Copy every one of the items below word for word, changing and adding nothing.

────

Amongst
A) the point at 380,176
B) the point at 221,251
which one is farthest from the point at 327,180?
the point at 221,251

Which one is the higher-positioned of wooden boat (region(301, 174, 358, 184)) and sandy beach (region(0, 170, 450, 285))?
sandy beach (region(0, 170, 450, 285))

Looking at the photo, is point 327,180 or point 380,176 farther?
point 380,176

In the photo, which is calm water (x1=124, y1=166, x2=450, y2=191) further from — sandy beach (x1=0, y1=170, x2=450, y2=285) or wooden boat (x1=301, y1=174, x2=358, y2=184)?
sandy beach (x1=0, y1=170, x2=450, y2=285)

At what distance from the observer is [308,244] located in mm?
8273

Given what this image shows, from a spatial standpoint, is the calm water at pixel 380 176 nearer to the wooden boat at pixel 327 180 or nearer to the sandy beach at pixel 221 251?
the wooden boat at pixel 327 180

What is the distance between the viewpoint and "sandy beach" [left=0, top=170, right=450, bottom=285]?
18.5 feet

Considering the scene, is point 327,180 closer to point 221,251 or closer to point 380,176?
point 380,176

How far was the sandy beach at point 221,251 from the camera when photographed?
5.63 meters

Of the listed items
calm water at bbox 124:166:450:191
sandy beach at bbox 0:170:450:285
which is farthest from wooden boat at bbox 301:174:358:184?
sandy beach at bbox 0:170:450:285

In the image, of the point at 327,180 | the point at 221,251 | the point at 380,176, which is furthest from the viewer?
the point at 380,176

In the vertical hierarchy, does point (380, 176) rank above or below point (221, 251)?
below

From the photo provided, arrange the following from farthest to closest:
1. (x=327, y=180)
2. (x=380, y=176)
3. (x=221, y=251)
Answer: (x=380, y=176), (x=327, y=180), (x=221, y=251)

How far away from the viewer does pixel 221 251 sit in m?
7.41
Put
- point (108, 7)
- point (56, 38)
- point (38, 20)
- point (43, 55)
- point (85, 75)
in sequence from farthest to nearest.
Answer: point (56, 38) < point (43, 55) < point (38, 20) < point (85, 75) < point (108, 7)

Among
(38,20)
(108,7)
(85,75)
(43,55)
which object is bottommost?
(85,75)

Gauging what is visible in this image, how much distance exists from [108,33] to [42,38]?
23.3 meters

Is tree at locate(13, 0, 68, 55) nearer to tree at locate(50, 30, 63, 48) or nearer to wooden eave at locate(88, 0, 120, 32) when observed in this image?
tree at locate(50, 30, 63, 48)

────

> _Task response_
Amongst
A) the point at 380,176
B) the point at 221,251
which one is farthest from the point at 327,180?
the point at 221,251

Which one is the higher-positioned of wooden boat (region(301, 174, 358, 184)) and sandy beach (region(0, 170, 450, 285))?
sandy beach (region(0, 170, 450, 285))

Looking at the photo, is point 327,180 or point 380,176 farther?
point 380,176

In the photo, which is calm water (x1=124, y1=166, x2=450, y2=191) further from — sandy beach (x1=0, y1=170, x2=450, y2=285) or wooden boat (x1=301, y1=174, x2=358, y2=184)?
sandy beach (x1=0, y1=170, x2=450, y2=285)

At what distance from the observer is [308,244] located in mm?
8273

Given what this image shows, from a spatial standpoint, is the calm water at pixel 380 176 nearer to the wooden boat at pixel 327 180 or nearer to the sandy beach at pixel 221 251?
the wooden boat at pixel 327 180

What is the distance between the viewpoint and "sandy beach" [left=0, top=170, right=450, bottom=285]?
18.5 feet

Considering the scene, is point 327,180 closer to point 221,251 or closer to point 380,176?
point 380,176

How far was the sandy beach at point 221,251 from the camera when photographed?
5.63 meters

Of the listed items
calm water at bbox 124:166:450:191
sandy beach at bbox 0:170:450:285
which is farthest from wooden boat at bbox 301:174:358:184?
sandy beach at bbox 0:170:450:285

In the image, of the point at 327,180 | the point at 221,251 | the point at 380,176, which is furthest from the viewer?
the point at 380,176

In the vertical hierarchy, does point (380, 176) rank above or below point (221, 251)?
below

From the photo provided, arrange the following from farthest to closest:
1. (x=327, y=180)
2. (x=380, y=176)
3. (x=221, y=251)
Answer: (x=380, y=176), (x=327, y=180), (x=221, y=251)

How far away from the viewer does pixel 221 251 sit in m?
7.41
Put
- point (108, 7)
- point (56, 38)
- point (38, 20)
- point (43, 55)
- point (85, 75)
in sequence from farthest to nearest.
Answer: point (56, 38) < point (43, 55) < point (38, 20) < point (85, 75) < point (108, 7)

Among
(38,20)
(108,7)
(85,75)
(43,55)
which object is bottommost?
(85,75)

Gauging what is visible in this image, how much distance exists from [108,33] to [42,38]?
23.3 meters

Is tree at locate(13, 0, 68, 55) nearer to tree at locate(50, 30, 63, 48) or nearer to wooden eave at locate(88, 0, 120, 32) when observed in this image?
tree at locate(50, 30, 63, 48)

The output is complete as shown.